◆ EXCERPT TO READ:
_ _ _
ALJ: This is because of the previous dealings on the claim, is that correct?

Witness: That is correct. So what you arrive at, a lump sum settlement to me means a clean slate for everyone and off you go on with the rest of your life and we close up our books, and that is it.

* * *

* * *

ALJ: You are talking about a clean slate. If I understand you correctly is that what you are saying is that you felt that in view of the preceding history of this Workers' Compensation claim that there may have been some friction, and as a result you wanted Mr. Nance out of the company for a clean slate, is that correct?

Witness: That is correct.

On the basis of what he terms "generalized animus against longshore claimants as a class" because of friction engendered in the claim process, and specific testimony that Norfolk wanted a "clean slate" in the case of Nance, the ALJ found that Norfolk discriminated against Nance for filing a compensation claim in violation of 33 U.S.C. Sec. 948a. 3

Finding sufficient specific evidence of retaliatory intent in the case before him, the ALJ declined to reach the question of whether Norfolk's policy of conditioning settlement on voluntary termination was consistent with Sec. 49. But on appeal, the Board ruled, in addition to affirming the findings and conclusions of the ALJ, that Norfolk's general policy of conditioning settlements upon a termination of employment was a violation of Sec. 49 as a practice running "counter to the beneficent purpose of the Act."

II.

This appeal presents two issues: whether the ALJ correctly excluded the proffered evidence; and whether there was substantial evidence of discriminatory intent against Nance to hold Norfolk in violation of Section 49, or, in the alternative, whether the Board erred in holding that Norfolk's general policy of conditioning settlement on voluntary termination agreements violated the Act. Because we conclude that the ALJ correctly excluded the proffered evidence of the alleged oral agreement, and because we conclude that there was substantial evidence to support the finding of a violation of Sec. 49 of the Act, we do not address the broader question of whether the Board erred as a matter of law in holding Norfolk's general policy to be a violation of Sec. 49. 4

III.

In reviewing cases arising under the Act, our standard of review is limited to the determination of whether the ALJ's findings are supported by substantial evidence in the record considered as a whole. If findings are so supported and are not arbitrary, they may not be disturbed. Dickens v. Tidewater Stevedoring Corp., 656 F.2d 74, 76 (4 Cir.1981).
_ _ _
◆ PROVIDED MATERIAL:
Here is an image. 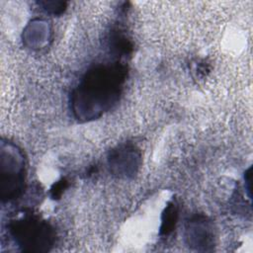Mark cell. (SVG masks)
_ _ _
◆ DIRECTIONS:
1. In the court opinion, why does the appeals court decline to decide whether the Board erred in holding Norfolk's general policy to be a violation of Sec. 49? Answer in one to three sentences.
2. Which case does the court opinion cite for its standard of review under the Act?
3. Pick up the court opinion on Nance's compensation claim after its final sentence and continue it.
The material placed after the court opinion bears no relation to it.

◆ REPLIES:
1. The court concludes that the ALJ correctly excluded the proffered evidence of the alleged oral agreement. It also finds substantial evidence supporting a violation of Sec. 49 in Nance's case, so the broader question of the general policy does not need to be addressed.

2. Dickens v. Tidewater Stevedoring Corp., 656 F.2d 74, 76 (4 Cir.1981).

3.
The ALJ rejected Norfolk's proffered evidence of an oral agreement partly on the basis of the parole evidence rule. The parole evidence rule is a substantive rule of law, not a rule of evidence, which bars the admission of extrinsic evidence to vary or contradict the terms of a complete and integrated written agreement. While the ALJ referred explicitly to the rule, he also noted that the settlement form itself requires that the Deputy Commissioner approve settlements on the basis of the information disclosed in the form. The Board further noted that the Act both requires such approval and prohibits an employee from waiving rights to compensation except through approved settlements. Section 8(i)(1), 33 U.S.C. Sec. 908(i)(1), provides that the settlement be approved only under certain conditions:

[T]he deputy commissioner or administrative law judge shall approve the settlement within thirty days unless it is found to be inadequate or procured by duress.... No liability of an employer ... shall be discharged unless the application for settlement is approved by the deputy commissioner or administrative law judge....

Claimants are not permitted to waive their right to compensation except through settlements approved by the deputy commissioner, see 33 U.S.C. Secs. 915, 916. A regulation passed pursuant to the Act, 20 C.F.R. Sec. 702.242(a), expressly provides that the Form LS-471 must be a "self-sufficient" document, and 20 C.F.R. Sec. 702.242(b)(1) further provides that the settlement agreement include "[a] full description of the terms of the settlement....." 5 Thus this appeal presents an even stronger case for the exclusion of evidence not disclosed in the settlement form than a case involving a general application of the parole evidence rule in administrative proceedings. The terms of the settlement agreement, in conjunction with the statutes and regulations that govern its effect, prohibit enforcement of any...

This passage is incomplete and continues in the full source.